===== Data records =====
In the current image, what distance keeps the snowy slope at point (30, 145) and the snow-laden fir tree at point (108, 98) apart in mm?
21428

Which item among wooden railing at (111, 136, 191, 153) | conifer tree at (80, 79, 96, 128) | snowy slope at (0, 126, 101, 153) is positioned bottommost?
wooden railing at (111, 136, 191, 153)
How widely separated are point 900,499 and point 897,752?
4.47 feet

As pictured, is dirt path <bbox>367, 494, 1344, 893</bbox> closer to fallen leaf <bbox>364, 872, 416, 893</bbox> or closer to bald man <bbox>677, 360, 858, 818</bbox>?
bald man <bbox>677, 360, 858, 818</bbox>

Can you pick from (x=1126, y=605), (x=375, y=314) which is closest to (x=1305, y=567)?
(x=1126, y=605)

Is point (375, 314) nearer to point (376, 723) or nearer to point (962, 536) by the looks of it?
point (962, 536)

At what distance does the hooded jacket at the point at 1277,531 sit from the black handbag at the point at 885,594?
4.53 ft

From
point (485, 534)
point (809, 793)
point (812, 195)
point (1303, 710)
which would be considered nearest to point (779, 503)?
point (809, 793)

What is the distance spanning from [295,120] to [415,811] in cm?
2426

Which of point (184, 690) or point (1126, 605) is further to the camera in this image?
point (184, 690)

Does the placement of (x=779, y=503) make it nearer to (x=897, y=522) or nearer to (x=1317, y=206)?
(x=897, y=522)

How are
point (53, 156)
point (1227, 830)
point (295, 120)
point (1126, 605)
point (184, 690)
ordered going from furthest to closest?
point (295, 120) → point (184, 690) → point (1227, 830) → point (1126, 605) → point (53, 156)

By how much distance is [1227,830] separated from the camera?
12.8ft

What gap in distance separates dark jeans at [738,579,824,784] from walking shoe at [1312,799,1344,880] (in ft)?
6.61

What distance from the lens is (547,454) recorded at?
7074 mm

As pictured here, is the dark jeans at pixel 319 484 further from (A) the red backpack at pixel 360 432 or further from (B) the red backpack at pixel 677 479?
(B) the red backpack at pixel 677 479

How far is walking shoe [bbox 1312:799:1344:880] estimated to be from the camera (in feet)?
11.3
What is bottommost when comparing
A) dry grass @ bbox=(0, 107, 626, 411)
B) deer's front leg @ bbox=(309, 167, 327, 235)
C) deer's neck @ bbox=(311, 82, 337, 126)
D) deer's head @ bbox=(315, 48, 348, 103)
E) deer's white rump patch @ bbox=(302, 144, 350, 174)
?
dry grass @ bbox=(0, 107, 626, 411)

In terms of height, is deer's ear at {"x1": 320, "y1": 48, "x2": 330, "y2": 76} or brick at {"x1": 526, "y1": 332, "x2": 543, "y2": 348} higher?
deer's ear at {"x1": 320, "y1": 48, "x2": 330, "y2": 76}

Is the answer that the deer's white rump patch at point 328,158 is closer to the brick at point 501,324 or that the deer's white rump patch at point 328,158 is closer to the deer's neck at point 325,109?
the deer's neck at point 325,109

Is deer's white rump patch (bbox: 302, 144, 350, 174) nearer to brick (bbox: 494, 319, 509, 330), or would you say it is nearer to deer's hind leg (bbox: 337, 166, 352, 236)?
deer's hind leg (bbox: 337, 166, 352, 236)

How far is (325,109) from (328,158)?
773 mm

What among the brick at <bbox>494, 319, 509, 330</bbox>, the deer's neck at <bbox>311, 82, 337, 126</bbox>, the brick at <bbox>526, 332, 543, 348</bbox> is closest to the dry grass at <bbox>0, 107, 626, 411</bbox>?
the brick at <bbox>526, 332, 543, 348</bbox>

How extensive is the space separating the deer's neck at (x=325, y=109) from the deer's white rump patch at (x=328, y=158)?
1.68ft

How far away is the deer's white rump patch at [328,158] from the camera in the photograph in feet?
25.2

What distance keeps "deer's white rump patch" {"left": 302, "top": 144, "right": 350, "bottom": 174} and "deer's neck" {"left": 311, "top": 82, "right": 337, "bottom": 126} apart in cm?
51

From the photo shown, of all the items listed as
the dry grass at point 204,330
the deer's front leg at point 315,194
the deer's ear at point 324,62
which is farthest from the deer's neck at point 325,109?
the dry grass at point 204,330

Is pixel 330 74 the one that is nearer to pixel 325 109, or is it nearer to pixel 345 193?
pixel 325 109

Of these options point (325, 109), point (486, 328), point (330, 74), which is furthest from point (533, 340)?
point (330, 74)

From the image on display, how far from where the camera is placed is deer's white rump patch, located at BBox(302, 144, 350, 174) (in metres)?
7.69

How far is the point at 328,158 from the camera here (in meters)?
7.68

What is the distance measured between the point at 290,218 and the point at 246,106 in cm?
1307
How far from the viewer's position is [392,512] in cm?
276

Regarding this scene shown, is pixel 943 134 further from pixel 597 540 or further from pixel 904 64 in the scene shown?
=====
## What you will do
Exactly as they are written, print the entries again.

## Worked solution
In the current image, what distance keeps the snowy slope at point (30, 145) and the snow-laden fir tree at point (108, 98) apart in mm?
21428

Which item among wooden railing at (111, 136, 191, 153) | conifer tree at (80, 79, 96, 128) | snowy slope at (0, 126, 101, 153) is positioned bottommost?
wooden railing at (111, 136, 191, 153)
How widely separated are point 900,499 and point 897,752?
4.47 feet

As pictured, is dirt path <bbox>367, 494, 1344, 893</bbox> closer to fallen leaf <bbox>364, 872, 416, 893</bbox> or closer to bald man <bbox>677, 360, 858, 818</bbox>?
bald man <bbox>677, 360, 858, 818</bbox>

Can you pick from (x=1126, y=605), (x=375, y=314) which is closest to (x=1305, y=567)?
(x=1126, y=605)

Is point (375, 314) nearer to point (376, 723) or nearer to point (962, 536) by the looks of it?
point (962, 536)

At what distance does the hooded jacket at the point at 1277,531 sit from the black handbag at the point at 885,594?
4.53 ft

From
point (485, 534)
point (809, 793)
point (812, 195)
point (1303, 710)
which would be considered nearest to point (779, 503)?
point (809, 793)

What is the distance spanning from [295,120] to [415,811] in cm?
2426

Which of point (184, 690) or point (1126, 605) is further to the camera in this image?
point (184, 690)

Does the placement of (x=779, y=503) make it nearer to (x=897, y=522) or nearer to (x=1317, y=206)?
(x=897, y=522)

How are
point (53, 156)
point (1227, 830)
point (295, 120)
point (1126, 605)
point (184, 690)
ordered going from furthest to closest?
point (295, 120) → point (184, 690) → point (1227, 830) → point (1126, 605) → point (53, 156)

By how much distance is [1227,830] separated from the camera?
12.8ft

What gap in distance separates dark jeans at [738,579,824,784] from walking shoe at [1312,799,1344,880] (in ft)?
6.61

What distance from the lens is (547,454) recorded at?
7074 mm

As pictured here, is the dark jeans at pixel 319 484 further from (A) the red backpack at pixel 360 432 or further from (B) the red backpack at pixel 677 479?
(B) the red backpack at pixel 677 479

How far is walking shoe [bbox 1312:799:1344:880] estimated to be from the camera (in feet)?
11.3
What is bottommost when comparing
A) dry grass @ bbox=(0, 107, 626, 411)
B) deer's front leg @ bbox=(309, 167, 327, 235)
C) deer's neck @ bbox=(311, 82, 337, 126)
D) deer's head @ bbox=(315, 48, 348, 103)
E) deer's white rump patch @ bbox=(302, 144, 350, 174)
?
dry grass @ bbox=(0, 107, 626, 411)

In terms of height, is deer's ear at {"x1": 320, "y1": 48, "x2": 330, "y2": 76} or brick at {"x1": 526, "y1": 332, "x2": 543, "y2": 348} higher?
deer's ear at {"x1": 320, "y1": 48, "x2": 330, "y2": 76}

Is the answer that the deer's white rump patch at point 328,158 is closer to the brick at point 501,324 or that the deer's white rump patch at point 328,158 is closer to the deer's neck at point 325,109?
the deer's neck at point 325,109

Is deer's white rump patch (bbox: 302, 144, 350, 174) nearer to brick (bbox: 494, 319, 509, 330), or would you say it is nearer to deer's hind leg (bbox: 337, 166, 352, 236)?
deer's hind leg (bbox: 337, 166, 352, 236)

How far is (325,109) from (328,158)?
773 mm

What among the brick at <bbox>494, 319, 509, 330</bbox>, the deer's neck at <bbox>311, 82, 337, 126</bbox>, the brick at <bbox>526, 332, 543, 348</bbox> is closest to the dry grass at <bbox>0, 107, 626, 411</bbox>?
the brick at <bbox>526, 332, 543, 348</bbox>

How extensive is the space separating the deer's neck at (x=325, y=109) from the deer's white rump patch at (x=328, y=158)?
1.68ft

How far away is the deer's white rump patch at [328,158] from the camera in the photograph in feet?
25.2

What distance keeps "deer's white rump patch" {"left": 302, "top": 144, "right": 350, "bottom": 174} and "deer's neck" {"left": 311, "top": 82, "right": 337, "bottom": 126} apart in cm?
51

From the photo shown, of all the items listed as
the dry grass at point 204,330
the deer's front leg at point 315,194
the deer's ear at point 324,62
which is farthest from the deer's neck at point 325,109?
the dry grass at point 204,330

Is pixel 330 74 the one that is nearer to pixel 325 109, or is it nearer to pixel 345 193?
pixel 325 109

Of these options point (325, 109), point (486, 328), point (330, 74), which is furthest from point (533, 340)?
point (330, 74)

From the image on display, how far from where the camera is placed is deer's white rump patch, located at BBox(302, 144, 350, 174) (in metres)?
7.69

How far is the point at 328,158 from the camera here (in meters)?
7.68

What is the distance measured between the point at 290,218 and the point at 246,106 in cm?
1307
How far from the viewer's position is [392,512] in cm?
276

Regarding this scene shown, is pixel 943 134 further from pixel 597 540 or further from pixel 904 64 in the scene shown?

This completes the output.